### AIM
Take the line that contains "From nearest to" and each line after it in the material below, and transcribe them exactly, stopping at the end.

■ ■ ■ ■ ■

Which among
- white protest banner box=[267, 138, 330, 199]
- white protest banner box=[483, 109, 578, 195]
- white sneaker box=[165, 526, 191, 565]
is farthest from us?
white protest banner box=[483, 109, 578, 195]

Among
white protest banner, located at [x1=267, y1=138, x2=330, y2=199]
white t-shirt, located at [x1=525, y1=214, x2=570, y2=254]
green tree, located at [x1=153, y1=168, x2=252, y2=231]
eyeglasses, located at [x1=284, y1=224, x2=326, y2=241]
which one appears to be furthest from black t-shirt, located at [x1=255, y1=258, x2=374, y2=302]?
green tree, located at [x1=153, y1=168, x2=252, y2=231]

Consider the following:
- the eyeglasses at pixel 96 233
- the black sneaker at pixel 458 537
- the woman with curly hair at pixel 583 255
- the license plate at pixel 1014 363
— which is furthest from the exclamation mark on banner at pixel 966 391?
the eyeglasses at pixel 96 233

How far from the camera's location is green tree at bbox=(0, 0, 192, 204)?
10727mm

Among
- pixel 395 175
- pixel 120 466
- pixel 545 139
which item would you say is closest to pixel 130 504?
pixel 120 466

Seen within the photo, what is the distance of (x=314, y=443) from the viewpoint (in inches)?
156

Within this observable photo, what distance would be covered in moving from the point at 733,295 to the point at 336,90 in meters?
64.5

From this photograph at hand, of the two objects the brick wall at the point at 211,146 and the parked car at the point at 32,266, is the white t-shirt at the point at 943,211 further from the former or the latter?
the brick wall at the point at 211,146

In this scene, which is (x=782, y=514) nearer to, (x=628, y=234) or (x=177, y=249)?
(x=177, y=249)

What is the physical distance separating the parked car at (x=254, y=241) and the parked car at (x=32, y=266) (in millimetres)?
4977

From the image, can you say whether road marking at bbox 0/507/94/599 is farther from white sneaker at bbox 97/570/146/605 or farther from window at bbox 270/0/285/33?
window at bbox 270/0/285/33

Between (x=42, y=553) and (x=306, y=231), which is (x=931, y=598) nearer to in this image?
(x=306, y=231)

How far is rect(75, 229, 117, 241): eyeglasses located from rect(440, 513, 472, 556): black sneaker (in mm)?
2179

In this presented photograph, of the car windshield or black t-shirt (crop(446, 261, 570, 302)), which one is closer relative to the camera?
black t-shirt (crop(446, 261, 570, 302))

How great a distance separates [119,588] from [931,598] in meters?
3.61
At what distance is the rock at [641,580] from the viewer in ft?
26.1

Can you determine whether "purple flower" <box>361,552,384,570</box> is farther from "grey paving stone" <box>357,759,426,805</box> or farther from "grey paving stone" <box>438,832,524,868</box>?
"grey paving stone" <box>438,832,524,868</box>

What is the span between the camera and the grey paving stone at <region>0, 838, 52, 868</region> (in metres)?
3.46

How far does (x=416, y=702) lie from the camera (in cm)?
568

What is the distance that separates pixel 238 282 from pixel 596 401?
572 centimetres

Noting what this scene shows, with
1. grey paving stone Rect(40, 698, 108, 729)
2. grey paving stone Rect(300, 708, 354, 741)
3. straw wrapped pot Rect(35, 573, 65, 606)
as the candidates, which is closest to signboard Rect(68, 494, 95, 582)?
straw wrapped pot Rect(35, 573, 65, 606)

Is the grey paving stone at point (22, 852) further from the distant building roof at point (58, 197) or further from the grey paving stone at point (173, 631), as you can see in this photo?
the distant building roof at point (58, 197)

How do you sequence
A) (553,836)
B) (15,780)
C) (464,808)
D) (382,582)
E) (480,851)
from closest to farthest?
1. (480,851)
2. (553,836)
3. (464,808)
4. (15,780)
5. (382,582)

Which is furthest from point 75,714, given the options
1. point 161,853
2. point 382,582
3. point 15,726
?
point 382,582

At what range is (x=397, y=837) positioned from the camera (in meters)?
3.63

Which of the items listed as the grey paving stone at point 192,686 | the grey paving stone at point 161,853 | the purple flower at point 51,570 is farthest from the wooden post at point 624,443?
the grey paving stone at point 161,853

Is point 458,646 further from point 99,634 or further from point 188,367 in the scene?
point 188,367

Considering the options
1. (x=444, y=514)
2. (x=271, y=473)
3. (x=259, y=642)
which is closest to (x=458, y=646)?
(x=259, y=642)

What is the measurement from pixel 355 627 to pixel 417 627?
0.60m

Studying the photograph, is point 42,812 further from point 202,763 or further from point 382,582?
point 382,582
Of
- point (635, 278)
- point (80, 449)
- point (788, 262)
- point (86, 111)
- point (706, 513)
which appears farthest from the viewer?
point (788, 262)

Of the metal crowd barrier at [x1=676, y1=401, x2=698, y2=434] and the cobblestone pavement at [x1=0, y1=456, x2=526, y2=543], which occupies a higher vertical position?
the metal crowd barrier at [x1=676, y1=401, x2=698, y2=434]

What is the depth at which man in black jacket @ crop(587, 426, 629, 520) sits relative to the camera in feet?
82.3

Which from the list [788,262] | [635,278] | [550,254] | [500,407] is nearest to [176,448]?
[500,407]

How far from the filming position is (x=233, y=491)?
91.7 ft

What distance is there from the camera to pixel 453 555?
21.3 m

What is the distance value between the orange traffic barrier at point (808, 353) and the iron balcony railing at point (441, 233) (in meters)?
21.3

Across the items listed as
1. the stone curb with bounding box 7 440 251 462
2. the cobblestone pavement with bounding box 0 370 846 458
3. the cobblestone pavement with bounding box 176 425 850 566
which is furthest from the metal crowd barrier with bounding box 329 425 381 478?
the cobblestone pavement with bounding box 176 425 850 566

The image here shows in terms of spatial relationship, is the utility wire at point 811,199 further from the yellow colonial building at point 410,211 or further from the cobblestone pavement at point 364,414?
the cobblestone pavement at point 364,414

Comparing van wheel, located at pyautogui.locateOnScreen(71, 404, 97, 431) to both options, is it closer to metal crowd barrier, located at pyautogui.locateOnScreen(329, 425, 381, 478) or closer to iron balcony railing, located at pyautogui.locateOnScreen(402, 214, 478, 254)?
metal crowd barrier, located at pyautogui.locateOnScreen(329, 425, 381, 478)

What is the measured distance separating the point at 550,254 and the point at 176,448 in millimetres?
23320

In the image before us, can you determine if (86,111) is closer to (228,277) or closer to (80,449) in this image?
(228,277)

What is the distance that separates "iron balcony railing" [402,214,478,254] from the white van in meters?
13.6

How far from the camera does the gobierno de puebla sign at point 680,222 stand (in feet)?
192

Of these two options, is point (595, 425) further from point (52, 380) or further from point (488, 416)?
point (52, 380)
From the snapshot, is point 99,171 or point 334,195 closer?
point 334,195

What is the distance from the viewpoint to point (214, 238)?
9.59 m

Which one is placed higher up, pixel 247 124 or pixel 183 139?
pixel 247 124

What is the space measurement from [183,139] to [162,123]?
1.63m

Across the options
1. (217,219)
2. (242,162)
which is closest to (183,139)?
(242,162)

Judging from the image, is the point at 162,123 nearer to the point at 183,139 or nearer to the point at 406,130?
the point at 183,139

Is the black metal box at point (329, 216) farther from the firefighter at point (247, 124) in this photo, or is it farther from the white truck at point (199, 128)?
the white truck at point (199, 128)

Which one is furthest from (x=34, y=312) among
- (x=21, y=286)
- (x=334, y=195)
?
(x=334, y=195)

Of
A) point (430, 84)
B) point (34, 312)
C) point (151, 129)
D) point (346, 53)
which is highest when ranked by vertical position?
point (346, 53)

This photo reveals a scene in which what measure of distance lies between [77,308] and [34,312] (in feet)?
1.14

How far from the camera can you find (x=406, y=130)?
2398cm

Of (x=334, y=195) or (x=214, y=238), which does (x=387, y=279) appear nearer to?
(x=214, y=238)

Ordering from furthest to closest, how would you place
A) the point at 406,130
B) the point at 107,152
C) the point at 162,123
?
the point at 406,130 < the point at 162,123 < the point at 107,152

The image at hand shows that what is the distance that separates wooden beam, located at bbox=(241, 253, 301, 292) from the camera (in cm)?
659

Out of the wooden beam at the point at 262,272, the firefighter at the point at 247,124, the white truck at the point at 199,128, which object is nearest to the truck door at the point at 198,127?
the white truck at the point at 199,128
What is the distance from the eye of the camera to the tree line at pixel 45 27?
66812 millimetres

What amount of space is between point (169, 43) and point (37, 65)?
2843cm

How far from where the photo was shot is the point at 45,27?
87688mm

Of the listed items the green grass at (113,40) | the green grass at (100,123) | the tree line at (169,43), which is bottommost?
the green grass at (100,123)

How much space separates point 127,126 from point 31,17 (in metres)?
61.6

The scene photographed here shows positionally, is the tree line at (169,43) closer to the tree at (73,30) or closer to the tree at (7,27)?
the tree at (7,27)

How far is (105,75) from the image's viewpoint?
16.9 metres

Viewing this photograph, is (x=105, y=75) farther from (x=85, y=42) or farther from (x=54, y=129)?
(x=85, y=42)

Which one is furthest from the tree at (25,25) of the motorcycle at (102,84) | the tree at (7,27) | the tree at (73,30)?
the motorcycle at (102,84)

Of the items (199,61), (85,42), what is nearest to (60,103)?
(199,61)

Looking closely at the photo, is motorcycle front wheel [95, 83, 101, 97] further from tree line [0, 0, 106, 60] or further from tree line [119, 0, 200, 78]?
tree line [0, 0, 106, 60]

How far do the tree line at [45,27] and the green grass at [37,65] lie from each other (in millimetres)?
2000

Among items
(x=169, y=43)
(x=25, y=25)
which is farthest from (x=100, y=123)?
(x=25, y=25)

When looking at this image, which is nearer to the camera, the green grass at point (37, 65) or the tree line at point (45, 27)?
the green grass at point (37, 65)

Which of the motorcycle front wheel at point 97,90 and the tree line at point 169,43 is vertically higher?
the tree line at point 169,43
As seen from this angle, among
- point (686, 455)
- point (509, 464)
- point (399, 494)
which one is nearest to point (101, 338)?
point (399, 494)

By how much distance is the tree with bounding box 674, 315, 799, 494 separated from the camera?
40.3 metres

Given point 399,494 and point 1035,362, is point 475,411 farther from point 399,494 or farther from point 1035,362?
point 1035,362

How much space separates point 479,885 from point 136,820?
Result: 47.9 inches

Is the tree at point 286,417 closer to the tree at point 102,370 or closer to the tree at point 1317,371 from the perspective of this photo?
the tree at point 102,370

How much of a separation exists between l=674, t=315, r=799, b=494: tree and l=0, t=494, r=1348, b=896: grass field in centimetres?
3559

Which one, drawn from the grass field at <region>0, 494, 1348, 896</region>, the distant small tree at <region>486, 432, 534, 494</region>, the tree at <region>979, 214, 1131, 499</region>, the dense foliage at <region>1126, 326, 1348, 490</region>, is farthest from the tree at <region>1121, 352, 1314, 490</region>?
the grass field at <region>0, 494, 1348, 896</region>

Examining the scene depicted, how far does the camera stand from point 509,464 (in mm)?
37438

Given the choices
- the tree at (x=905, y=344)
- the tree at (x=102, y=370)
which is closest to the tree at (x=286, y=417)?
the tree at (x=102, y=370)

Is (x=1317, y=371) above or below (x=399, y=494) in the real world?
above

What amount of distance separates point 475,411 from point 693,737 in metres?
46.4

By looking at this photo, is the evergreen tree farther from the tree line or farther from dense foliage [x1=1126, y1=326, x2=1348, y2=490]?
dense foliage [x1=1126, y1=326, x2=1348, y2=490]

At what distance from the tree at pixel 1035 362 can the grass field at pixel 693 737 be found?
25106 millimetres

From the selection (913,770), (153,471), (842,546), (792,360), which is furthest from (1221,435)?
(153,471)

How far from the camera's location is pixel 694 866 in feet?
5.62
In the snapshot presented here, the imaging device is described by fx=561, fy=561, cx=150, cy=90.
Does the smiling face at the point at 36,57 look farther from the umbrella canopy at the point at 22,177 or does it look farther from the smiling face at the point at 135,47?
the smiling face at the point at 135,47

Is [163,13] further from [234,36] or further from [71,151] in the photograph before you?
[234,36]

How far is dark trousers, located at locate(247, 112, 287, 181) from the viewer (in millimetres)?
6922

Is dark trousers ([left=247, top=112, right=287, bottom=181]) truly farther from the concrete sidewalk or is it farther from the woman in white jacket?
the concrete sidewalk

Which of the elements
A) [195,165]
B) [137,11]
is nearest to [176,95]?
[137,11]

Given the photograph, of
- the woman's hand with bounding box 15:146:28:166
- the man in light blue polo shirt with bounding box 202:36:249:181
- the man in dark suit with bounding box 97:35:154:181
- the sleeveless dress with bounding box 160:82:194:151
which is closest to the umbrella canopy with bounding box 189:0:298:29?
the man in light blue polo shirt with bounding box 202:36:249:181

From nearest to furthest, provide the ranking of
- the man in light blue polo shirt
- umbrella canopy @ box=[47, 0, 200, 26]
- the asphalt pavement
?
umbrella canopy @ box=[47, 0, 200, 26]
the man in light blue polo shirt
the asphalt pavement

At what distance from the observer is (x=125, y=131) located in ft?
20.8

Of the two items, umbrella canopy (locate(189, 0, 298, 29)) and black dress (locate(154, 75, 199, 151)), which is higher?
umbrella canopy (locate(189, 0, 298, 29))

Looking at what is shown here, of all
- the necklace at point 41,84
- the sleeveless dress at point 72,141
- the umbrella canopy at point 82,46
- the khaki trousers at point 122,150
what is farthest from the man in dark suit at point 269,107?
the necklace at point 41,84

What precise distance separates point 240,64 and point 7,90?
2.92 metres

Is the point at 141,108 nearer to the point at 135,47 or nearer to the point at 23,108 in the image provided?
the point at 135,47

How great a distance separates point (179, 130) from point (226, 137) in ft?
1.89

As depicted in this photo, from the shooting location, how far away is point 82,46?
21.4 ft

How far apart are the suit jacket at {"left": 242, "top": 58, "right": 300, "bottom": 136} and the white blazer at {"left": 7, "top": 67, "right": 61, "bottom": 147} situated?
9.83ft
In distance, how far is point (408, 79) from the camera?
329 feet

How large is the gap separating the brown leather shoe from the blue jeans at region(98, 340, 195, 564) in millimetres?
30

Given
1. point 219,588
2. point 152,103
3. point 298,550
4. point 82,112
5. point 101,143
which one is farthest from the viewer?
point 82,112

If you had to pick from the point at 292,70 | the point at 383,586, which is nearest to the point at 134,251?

■ ■ ■ ■ ■

### ANSWER TO THE PROBLEM
From nearest to furthest, provide the ranking of
- the man in light blue polo shirt
- umbrella canopy @ box=[47, 0, 200, 26]
- the asphalt pavement
?
umbrella canopy @ box=[47, 0, 200, 26]
the man in light blue polo shirt
the asphalt pavement

At what distance from the observer is (x=125, y=131) located in ft?
20.8

Of the two items, umbrella canopy (locate(189, 0, 298, 29)) and black dress (locate(154, 75, 199, 151)), which is higher?
umbrella canopy (locate(189, 0, 298, 29))

Looking at what is shown here, of all
- the necklace at point 41,84
- the sleeveless dress at point 72,141
- the umbrella canopy at point 82,46
- the khaki trousers at point 122,150
what is farthest from the man in dark suit at point 269,107?
the necklace at point 41,84

What precise distance separates point 240,64 and point 7,90?
2.92 metres

Is the point at 141,108 nearer to the point at 135,47 or nearer to the point at 23,108 in the image provided?
the point at 135,47

How great a distance separates point (179, 130) from point (226, 137) in ft?
1.89

As depicted in this photo, from the shooting location, how far away is point 82,46?
21.4 ft

How far apart are the suit jacket at {"left": 242, "top": 58, "right": 300, "bottom": 136} and the white blazer at {"left": 7, "top": 67, "right": 61, "bottom": 147} situated?
9.83ft
In distance, how far is point (408, 79) from the camera?
329 feet

How large is the gap separating the brown leather shoe from the blue jeans at region(98, 340, 195, 564) in millimetres?
30

Given
1. point 219,588
2. point 152,103
3. point 298,550
4. point 82,112
5. point 101,143
which one is farthest from the viewer?
point 82,112

If you had to pick from the point at 292,70 | the point at 383,586, which is nearest to the point at 134,251?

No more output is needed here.